At AWS Re:Invent 2016 today, Amazon rolled out new machine learning offerings — both to keep ahead of furiously evolving competition and to provide tools that range from simple, high-level services to expert-level products.
Hardware for the hardcore
No Amazon announcement day would be complete without new AWS EC2 features. One of today’s machine-learning related announcements, Elastic GPUs, allows GPUs to be attached to one of eight existing EC2 instance types, as opposed to forcing the user to pick from a smaller range of EC2 instances pre-equipped with GPUs.
It’s hard not to see this as a direct slap at Google’s recent moves. Earlier in November, Google offered GPU instances for the first time on its cloud, allowing up to eight GPUs to be attached to an existing system.
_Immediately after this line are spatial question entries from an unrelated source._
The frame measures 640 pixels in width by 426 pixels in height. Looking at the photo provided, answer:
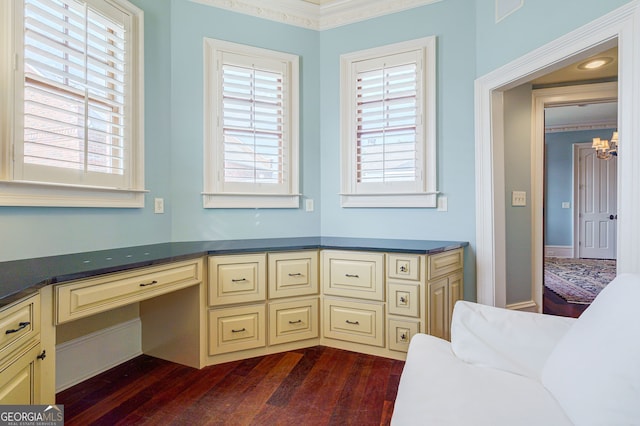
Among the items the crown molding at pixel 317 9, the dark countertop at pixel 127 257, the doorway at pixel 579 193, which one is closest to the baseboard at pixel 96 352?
the dark countertop at pixel 127 257

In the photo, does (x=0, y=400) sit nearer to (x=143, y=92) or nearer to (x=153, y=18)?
(x=143, y=92)

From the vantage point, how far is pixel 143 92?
2.40 metres

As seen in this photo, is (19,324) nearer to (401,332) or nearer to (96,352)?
(96,352)

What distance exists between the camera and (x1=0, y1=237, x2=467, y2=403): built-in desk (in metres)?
2.20

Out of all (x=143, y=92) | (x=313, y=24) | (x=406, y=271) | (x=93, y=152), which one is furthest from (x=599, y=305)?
(x=313, y=24)

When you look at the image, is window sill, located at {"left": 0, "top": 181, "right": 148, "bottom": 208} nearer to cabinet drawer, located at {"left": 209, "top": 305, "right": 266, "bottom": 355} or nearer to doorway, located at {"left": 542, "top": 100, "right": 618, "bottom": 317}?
cabinet drawer, located at {"left": 209, "top": 305, "right": 266, "bottom": 355}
Whatever the motive, it allows more flexibility in dealing with GPUs in EC2, although it isn’t generally available yet for Amazon customers; the only time frame Amazon would give is “soon.”
GPUs may be the foundation for the current wave of hardware for machine learning, but Amazon and others are already eyeing what’s next in that field: FPGAs. Amazon’s latest offering is a new EC2 instance type, the F1, that includes up to eight Xilinx UltraScale+ VU9P FPGAs and accompanying programming tools.
FPGAs probably will complement, not displace, CPUs. Al Hilwa, Program Director of Software Development Research at IDC, stated in an email that FPGAs will “typically be used for highly customized compute workloads,” such as “image, video and audio stream processing, often done in the context of preparing data for machine learning.”
Right now there are far more machine learning software tools for GPUs than for FPGAs. However, apps written for the F1 can be shared on the AWS Marketplace, which should eventually provide many more examples to learn from, reuse, and repurpose.
See and speak
Not everyone wants to build entirely from scratch. For that audience, Amazon unveiled three new high-level, machine-learning powered services for text-to-speech, image recognition, and conversational interfaces.
Of the three, Amazon Rekognition should be the most familiar — it’s essentially a refined version of an existing deep learning function. Feed it an image, and Rekognition will detect the presence of common objects in the image — and perform face recognition — and provide feedback on confidence levels regarding various aspects of the image (for example, “appears to be happy”). The API set is meant to be simple enough to allow quick demos to be hacked together, but the resulting data can be stored and reused for more sophisticated applications.
Amazon Polly is a text-to-speech service that allows for contextual translation of text to speech. For instance, abbreviations like “NYC” are automatically expanded to “New York City,” but “Main St.” and “St. Peter” would be expanded to “Main Street” and “Saint Peter.” Text can also be marked up with contextual data if you want to be completely unambiguous, but Amazon’s advantage is that you won’t have to — or you’ll only have to in extreme cases.
Amazon Lex is in some regards the most adventurous, since it provides a workflow for building voice-driven, conversational interfaces, via the same engine that drives the Amazon Alexa service and Amazon Echo devices. Lex workflows are built using some of the same concepts behind chatbots, and they can connect to business logic from other Amazon technologies, such as AWS Lambda. Right now, Lex is only available as a preview in one AWS region (U.S. East), but it’ll be popular if it delivers on its promise of not needing to fine-tune the machine learning components to get the best results.